Below are the current micro-benchmarks included in this suite, along with short descriptions of the parallel pattern or overheads they are intended to measure:
- bin_fan_out: Measure time to create a binary tree of tasks up to a set depth. There is no intermediate synchronization, we wait on all tasks at once.
- fan_out: Measure time to create, schedule, and execute a set number of tasks whose execution are all predicated on the satisfaction of a single event.
- fan_out_and_in: Measure time to do fan_out, followed by collecting back into a single event which we then wait on.
- future_spawn: Measure time to create tasks whose execution are predicated on events, and time to actually schedule and execute them once those events have been satisfied.
- parallel_loop: Measure time to execute a parallel loop with a given number of iterations using tasks. The way in which the loop is decomposed into tasks is up to the implementor.
- prod_cons: Measure time to pass a set number of messages between a producer and a consumer.
- reduce_var: Measure time to collect contributions from a set number of data points into a single sum reduction variable.

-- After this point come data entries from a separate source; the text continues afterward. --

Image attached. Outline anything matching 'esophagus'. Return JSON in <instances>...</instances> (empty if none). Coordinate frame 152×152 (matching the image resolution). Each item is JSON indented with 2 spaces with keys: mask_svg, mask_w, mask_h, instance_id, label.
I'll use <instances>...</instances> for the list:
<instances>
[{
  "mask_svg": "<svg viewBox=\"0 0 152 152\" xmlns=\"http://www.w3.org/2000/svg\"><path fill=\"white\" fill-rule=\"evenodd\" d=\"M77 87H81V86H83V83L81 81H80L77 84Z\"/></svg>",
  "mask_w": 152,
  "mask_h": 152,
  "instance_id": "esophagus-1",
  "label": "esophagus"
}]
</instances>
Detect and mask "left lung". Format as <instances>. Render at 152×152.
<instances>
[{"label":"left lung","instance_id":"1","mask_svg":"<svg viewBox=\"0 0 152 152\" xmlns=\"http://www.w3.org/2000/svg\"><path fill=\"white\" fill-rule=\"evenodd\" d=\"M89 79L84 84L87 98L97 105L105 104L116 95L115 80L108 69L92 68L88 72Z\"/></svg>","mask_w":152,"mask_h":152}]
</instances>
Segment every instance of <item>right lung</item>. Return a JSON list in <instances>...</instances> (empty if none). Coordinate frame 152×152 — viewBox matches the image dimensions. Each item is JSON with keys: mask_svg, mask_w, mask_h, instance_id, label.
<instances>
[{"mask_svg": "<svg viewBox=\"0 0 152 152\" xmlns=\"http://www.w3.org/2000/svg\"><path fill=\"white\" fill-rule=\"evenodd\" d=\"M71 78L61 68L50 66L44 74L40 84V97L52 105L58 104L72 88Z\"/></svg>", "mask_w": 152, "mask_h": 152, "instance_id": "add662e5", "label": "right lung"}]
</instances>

- task_spawn: Measure time to create, schedule, and execute simple non-blocking tasks.
- task_wait_flat: Measure time required to create and immediately wait on a set number of tasks.
- task_wait_recursive: Measure time required to create and immediately wait on a set number of tasks, where each task in turn creates and waits on a nested task.

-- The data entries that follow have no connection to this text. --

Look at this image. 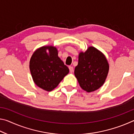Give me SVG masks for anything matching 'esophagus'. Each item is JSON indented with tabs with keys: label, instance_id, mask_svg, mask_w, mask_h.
I'll use <instances>...</instances> for the list:
<instances>
[{
	"label": "esophagus",
	"instance_id": "obj_1",
	"mask_svg": "<svg viewBox=\"0 0 134 134\" xmlns=\"http://www.w3.org/2000/svg\"><path fill=\"white\" fill-rule=\"evenodd\" d=\"M69 70H70V72H73V71H74V68H73V67H72V66H69Z\"/></svg>",
	"mask_w": 134,
	"mask_h": 134
}]
</instances>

- unbalanced_bin_fan_out: The same as bin_fan_out, but with each branch set to explore to a different depth.
When running these micro-benchmarks, we generally recommend that they be tested at varying scales. For example, you might test with a single core, a single socket, and multiple sockets. Often, runtimes will behave differently as the memory hierarchy they are running on becomes deeper and the benchmark becomes more reliant on runtime smarts to perform well.
The provided Makefile will compile all examples, placing the binaries under bin/. You can compile only the benchmarks for specific runtimes by specifying the corresponding make target, e.g.:
$ make ocr
If you are compiling HClib implementations, HCLIB_ROOT is expected to point to your hclib-install directory. If you are using the resource_workers branch of HClib, JSMN_HOME must point to your installation of the JSMN library.

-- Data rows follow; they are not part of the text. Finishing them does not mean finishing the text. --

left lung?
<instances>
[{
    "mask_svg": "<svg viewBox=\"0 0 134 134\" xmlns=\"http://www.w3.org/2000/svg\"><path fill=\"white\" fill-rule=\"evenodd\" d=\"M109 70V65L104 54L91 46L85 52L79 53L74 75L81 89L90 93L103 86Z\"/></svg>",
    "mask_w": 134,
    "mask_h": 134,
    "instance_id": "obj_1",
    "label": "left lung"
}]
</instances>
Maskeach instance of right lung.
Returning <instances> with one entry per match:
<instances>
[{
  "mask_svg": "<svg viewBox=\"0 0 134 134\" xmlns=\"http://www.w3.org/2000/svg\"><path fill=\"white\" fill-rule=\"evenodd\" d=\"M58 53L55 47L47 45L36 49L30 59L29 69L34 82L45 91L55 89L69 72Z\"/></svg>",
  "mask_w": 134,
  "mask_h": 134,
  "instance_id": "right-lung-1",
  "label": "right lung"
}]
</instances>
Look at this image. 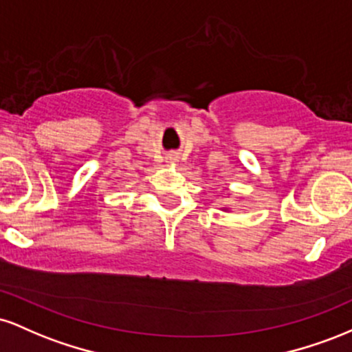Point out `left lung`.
<instances>
[{
	"label": "left lung",
	"instance_id": "left-lung-1",
	"mask_svg": "<svg viewBox=\"0 0 352 352\" xmlns=\"http://www.w3.org/2000/svg\"><path fill=\"white\" fill-rule=\"evenodd\" d=\"M225 210H227V208H225Z\"/></svg>",
	"mask_w": 352,
	"mask_h": 352
}]
</instances>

If you would like to link in the scalable TBB allocator, set TBB_MALLOC_LIBDIR to the directory containing libtbbmalloc.so.
If you are compiling the TBB implementations, TBBROOT must be set to the root TBB installation directory.
If you are compiling the OCR implementations, OCR_INSTALL must be set to the root OCR installation directory.
If you are compiling the Realm implementations, REALM_LIB must be set to the path to librealm.a and LG_RT_DIR must be set as required in the Legion install instructions.
If you are compiling the Qthreads implementations, QTHREADS_HOME must be set to the root Qthread installation directory. Also, if you configured Qthreads to use hwloc, HWLOC_HOME must be set to the root hwloc installation directory. More details on building Qthreads (and with hwloc) can be found in setup_scripts/README.md and setup_scripts/setup_qthreads.sh.
If you are compiling the Kokkos implementations, KOKKOS_HOME must be set to the root of your Kokkos installation.
You can change the C and C++ compilers used for these examples by setting the CC and CXX environment variables.
Sample scripts for running all compiled micro-benchmarks are included under run_scripts/. The provided scripts post-process the output of each benchmark, producing a CSV file at metrics.csv containing the aggregate results.
For the Qthreads variants, you can use the provided templates under run_scripts and will likely need to experiment with those environment variables to ensure a well-configured Qthreads runtime (Detailed information can be found at: https://goo.gl/qpf29c).
The implementations of the various parallel patterns on each runtime are a continual work-in-progress. Significant improvements may be possible by those who are more experienced in developing software on top of these runtimes. We are always happy to accept pull requests improving a particular implementation of a micro-benchmark, or adding micro-benchmarks for new runtimes that should be included in this comparison.